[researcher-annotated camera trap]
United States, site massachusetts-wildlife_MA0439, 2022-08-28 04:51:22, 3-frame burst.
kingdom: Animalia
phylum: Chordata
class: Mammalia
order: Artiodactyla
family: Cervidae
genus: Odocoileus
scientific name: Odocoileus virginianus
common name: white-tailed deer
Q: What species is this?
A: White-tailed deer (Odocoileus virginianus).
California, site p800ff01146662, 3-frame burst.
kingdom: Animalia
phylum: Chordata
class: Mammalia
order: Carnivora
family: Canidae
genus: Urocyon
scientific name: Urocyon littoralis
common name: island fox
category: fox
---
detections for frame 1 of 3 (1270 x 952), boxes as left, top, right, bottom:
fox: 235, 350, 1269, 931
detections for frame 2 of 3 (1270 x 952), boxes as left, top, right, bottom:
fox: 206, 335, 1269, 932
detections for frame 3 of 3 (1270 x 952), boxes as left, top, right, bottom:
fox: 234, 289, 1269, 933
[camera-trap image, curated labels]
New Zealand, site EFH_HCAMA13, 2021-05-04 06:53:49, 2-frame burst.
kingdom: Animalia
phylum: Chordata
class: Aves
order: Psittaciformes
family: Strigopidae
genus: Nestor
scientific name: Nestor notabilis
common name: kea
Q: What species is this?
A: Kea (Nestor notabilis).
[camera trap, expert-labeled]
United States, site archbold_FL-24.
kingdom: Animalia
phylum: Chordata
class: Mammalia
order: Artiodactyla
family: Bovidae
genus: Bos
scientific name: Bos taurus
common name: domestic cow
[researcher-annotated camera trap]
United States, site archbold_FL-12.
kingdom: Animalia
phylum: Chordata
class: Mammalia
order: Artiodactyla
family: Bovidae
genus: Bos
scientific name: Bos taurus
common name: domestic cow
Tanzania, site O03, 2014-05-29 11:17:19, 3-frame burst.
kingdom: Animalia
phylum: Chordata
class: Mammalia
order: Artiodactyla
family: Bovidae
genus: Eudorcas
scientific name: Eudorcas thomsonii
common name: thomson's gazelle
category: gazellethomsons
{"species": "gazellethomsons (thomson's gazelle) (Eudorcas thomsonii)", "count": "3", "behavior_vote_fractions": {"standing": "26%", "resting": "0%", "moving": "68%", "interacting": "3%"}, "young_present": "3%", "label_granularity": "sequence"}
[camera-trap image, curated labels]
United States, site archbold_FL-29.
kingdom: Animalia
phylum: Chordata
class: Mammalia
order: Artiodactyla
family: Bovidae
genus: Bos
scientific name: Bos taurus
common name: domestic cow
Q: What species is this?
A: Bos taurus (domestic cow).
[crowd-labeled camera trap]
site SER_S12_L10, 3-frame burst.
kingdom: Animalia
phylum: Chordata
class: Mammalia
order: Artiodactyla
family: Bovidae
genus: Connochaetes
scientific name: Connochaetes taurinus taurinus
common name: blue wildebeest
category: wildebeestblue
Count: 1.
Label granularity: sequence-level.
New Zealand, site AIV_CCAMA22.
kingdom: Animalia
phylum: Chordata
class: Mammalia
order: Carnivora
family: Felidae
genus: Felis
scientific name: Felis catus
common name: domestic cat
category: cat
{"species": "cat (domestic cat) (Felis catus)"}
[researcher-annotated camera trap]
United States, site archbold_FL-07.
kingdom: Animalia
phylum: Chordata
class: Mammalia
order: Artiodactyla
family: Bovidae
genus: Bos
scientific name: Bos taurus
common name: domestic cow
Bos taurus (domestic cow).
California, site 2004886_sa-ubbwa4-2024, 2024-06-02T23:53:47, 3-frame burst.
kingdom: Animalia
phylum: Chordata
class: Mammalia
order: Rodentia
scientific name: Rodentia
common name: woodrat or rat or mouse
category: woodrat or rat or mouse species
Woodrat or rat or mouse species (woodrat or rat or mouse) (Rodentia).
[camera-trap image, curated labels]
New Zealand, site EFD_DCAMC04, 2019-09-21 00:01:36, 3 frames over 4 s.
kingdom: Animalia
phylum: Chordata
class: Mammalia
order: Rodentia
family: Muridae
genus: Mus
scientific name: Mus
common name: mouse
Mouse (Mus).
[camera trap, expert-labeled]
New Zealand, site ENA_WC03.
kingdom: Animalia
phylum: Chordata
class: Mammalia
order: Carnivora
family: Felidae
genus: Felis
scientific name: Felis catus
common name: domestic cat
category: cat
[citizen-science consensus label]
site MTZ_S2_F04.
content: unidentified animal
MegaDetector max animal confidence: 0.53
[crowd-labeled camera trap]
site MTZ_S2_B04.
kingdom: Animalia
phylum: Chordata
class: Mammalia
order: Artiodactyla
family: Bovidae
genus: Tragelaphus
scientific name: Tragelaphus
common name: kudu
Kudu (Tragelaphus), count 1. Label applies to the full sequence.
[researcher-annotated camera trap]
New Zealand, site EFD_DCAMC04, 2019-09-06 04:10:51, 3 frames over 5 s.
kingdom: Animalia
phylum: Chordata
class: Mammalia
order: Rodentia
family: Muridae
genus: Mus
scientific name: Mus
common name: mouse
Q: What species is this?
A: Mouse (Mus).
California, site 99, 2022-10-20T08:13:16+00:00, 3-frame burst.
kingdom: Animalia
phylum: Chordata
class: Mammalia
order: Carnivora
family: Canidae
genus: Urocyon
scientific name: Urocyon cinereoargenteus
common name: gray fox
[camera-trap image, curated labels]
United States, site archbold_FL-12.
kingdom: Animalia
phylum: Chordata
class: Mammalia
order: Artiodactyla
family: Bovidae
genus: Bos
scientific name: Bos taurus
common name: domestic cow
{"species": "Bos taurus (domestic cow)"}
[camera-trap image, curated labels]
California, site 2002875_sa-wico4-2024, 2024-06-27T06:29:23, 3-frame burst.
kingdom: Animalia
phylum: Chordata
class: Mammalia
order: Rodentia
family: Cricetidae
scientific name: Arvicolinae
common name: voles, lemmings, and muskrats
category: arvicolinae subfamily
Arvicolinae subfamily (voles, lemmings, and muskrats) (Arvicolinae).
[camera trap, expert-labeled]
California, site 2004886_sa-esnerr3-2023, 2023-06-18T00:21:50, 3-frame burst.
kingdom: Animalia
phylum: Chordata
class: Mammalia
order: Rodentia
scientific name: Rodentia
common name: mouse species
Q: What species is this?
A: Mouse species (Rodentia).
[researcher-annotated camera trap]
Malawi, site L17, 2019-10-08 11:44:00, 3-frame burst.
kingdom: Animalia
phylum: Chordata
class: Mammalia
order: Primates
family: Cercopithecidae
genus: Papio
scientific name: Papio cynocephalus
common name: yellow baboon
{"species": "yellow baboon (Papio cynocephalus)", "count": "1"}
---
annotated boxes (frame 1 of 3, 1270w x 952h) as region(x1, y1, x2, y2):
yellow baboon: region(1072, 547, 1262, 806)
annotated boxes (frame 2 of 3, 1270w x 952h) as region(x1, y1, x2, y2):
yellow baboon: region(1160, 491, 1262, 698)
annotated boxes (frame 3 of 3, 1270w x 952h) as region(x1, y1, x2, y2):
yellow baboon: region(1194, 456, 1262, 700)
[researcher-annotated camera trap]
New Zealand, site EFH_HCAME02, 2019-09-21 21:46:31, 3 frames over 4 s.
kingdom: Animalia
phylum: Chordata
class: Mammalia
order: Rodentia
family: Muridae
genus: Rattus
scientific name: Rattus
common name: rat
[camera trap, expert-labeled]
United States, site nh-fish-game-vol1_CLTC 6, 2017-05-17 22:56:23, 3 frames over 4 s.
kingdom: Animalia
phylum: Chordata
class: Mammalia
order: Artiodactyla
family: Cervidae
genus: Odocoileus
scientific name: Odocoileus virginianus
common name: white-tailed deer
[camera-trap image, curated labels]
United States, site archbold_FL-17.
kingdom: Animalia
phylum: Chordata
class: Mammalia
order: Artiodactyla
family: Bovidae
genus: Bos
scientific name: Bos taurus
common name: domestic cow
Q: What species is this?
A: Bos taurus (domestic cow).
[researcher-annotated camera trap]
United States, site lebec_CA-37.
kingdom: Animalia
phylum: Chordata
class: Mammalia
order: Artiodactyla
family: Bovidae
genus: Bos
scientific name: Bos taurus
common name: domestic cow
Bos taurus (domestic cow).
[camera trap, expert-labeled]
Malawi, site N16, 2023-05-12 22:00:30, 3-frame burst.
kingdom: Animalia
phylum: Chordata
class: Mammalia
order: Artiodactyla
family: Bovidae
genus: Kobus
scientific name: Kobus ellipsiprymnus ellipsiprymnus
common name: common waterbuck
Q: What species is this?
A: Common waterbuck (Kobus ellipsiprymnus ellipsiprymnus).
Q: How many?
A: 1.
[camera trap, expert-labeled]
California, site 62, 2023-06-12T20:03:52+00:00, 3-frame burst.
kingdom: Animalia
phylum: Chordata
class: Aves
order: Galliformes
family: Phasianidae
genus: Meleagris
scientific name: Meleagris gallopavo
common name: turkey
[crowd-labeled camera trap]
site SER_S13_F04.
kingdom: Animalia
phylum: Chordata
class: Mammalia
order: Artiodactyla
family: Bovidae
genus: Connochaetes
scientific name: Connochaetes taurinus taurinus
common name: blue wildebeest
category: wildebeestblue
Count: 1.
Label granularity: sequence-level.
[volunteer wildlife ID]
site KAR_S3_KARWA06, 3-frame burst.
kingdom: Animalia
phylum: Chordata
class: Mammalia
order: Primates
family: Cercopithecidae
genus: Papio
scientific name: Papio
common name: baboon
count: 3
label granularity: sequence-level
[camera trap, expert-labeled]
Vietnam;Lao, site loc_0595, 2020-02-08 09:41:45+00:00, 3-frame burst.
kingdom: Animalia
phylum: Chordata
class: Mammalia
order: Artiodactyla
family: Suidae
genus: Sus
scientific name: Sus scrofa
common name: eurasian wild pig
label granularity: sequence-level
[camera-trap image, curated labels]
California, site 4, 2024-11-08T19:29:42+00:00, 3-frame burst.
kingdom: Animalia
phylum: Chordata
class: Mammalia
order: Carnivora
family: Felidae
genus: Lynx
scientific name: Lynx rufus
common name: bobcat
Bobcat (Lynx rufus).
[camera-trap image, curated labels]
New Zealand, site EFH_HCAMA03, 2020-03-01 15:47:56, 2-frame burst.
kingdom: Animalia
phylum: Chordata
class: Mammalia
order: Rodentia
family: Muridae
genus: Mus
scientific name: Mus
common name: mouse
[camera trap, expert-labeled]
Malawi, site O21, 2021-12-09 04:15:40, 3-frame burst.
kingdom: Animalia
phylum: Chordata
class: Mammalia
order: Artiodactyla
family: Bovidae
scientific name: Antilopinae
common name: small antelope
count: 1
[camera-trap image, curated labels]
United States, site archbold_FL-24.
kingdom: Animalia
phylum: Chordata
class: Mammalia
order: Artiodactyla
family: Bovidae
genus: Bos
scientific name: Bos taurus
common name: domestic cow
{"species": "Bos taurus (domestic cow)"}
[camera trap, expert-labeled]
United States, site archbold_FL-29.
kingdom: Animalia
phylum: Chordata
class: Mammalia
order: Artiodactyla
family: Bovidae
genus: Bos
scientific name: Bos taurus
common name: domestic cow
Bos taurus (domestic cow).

++++++

(Task)
The answer should contain only the lines from the first line of the entries through the line holding "genus: Eudorcas", each exactly as written.

(Response)
[researcher-annotated camera trap]
United States, site massachusetts-wildlife_MA0439, 2022-08-28 04:51:22, 3-frame burst.
kingdom: Animalia
phylum: Chordata
class: Mammalia
order: Artiodactyla
family: Cervidae
genus: Odocoileus
scientific name: Odocoileus virginianus
common name: white-tailed deer
Q: What species is this?
A: White-tailed deer (Odocoileus virginianus).
California, site p800ff01146662, 3-frame burst.
kingdom: Animalia
phylum: Chordata
class: Mammalia
order: Carnivora
family: Canidae
genus: Urocyon
scientific name: Urocyon littoralis
common name: island fox
category: fox
---
detections for frame 1 of 3 (1270 x 952), boxes as left, top, right, bottom:
fox: 235, 350, 1269, 931
detections for frame 2 of 3 (1270 x 952), boxes as left, top, right, bottom:
fox: 206, 335, 1269, 932
detections for frame 3 of 3 (1270 x 952), boxes as left, top, right, bottom:
fox: 234, 289, 1269, 933
[camera-trap image, curated labels]
New Zealand, site EFH_HCAMA13, 2021-05-04 06:53:49, 2-frame burst.
kingdom: Animalia
phylum: Chordata
class: Aves
order: Psittaciformes
family: Strigopidae
genus: Nestor
scientific name: Nestor notabilis
common name: kea
Q: What species is this?
A: Kea (Nestor notabilis).
[camera trap, expert-labeled]
United States, site archbold_FL-24.
kingdom: Animalia
phylum: Chordata
class: Mammalia
order: Artiodactyla
family: Bovidae
genus: Bos
scientific name: Bos taurus
common name: domestic cow
[researcher-annotated camera trap]
United States, site archbold_FL-12.
kingdom: Animalia
phylum: Chordata
class: Mammalia
order: Artiodactyla
family: Bovidae
genus: Bos
scientific name: Bos taurus
common name: domestic cow
Tanzania, site O03, 2014-05-29 11:17:19, 3-frame burst.
kingdom: Animalia
phylum: Chordata
class: Mammalia
order: Artiodactyla
family: Bovidae
genus: Eudorcas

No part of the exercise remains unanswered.